Pada 15 Februari 1958 sejumlah kolonel yang tak puas terhadap pemerintah pusat memproklamasikan Pemerintahan Revolusioner Republik Indonesia/ Perjuangan Semesta (PRRI/Permesta). Jakarta kemudian mengirimkan pasukan dalam jumlah besar untuk menumpasnya. Gerakan PRRI berakhir pada 17 Agustus 1961. Sedangkan Permesta padam pada Oktober di tahun yang sama.

Republik Maluku Selatan (RMS) yang diproklamirkan pada 1950 merupakan usikan lain bagi Jakarta.

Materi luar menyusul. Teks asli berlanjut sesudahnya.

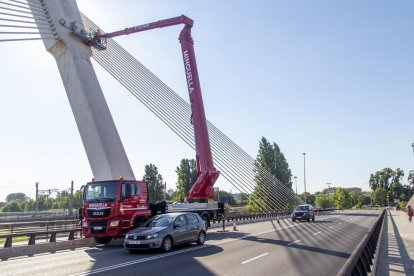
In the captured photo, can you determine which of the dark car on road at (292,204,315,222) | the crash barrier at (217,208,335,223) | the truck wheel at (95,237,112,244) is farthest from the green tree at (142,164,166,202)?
the truck wheel at (95,237,112,244)

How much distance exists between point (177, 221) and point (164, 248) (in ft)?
4.49

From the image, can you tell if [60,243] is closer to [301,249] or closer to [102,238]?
[102,238]

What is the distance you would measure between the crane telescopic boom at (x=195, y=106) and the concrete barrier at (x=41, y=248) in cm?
767

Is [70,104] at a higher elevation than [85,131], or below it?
higher

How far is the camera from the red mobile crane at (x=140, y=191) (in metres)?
16.0

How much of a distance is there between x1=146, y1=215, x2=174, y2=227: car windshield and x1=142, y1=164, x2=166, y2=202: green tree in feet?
185

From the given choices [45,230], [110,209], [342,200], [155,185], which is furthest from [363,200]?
[110,209]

Di tahun 1963-lah gerakan ini reda.

Di zaman Orde Baru pergolakan berwarna separatisme tetap ada yakni di Aceh, Irian Jaya (Papua), dan Timor Timur. Represi oleh negaralah balasannya. Perempuan yang menjadi korban kejahatan seksual tentulah banyak di masa itu. Pelakunya terutama kombatan dari dua pihak yang bertikai. Di Aceh, umpamanya, muncul sejumlah kampung janda. Keadaan baru pulih di Serambi Mekkah setelah tsunami mendera pada 2004.

Jakarta akhirnya menjadi ajang perkosaan massal juga yakni pada 12-13 Mei 1998.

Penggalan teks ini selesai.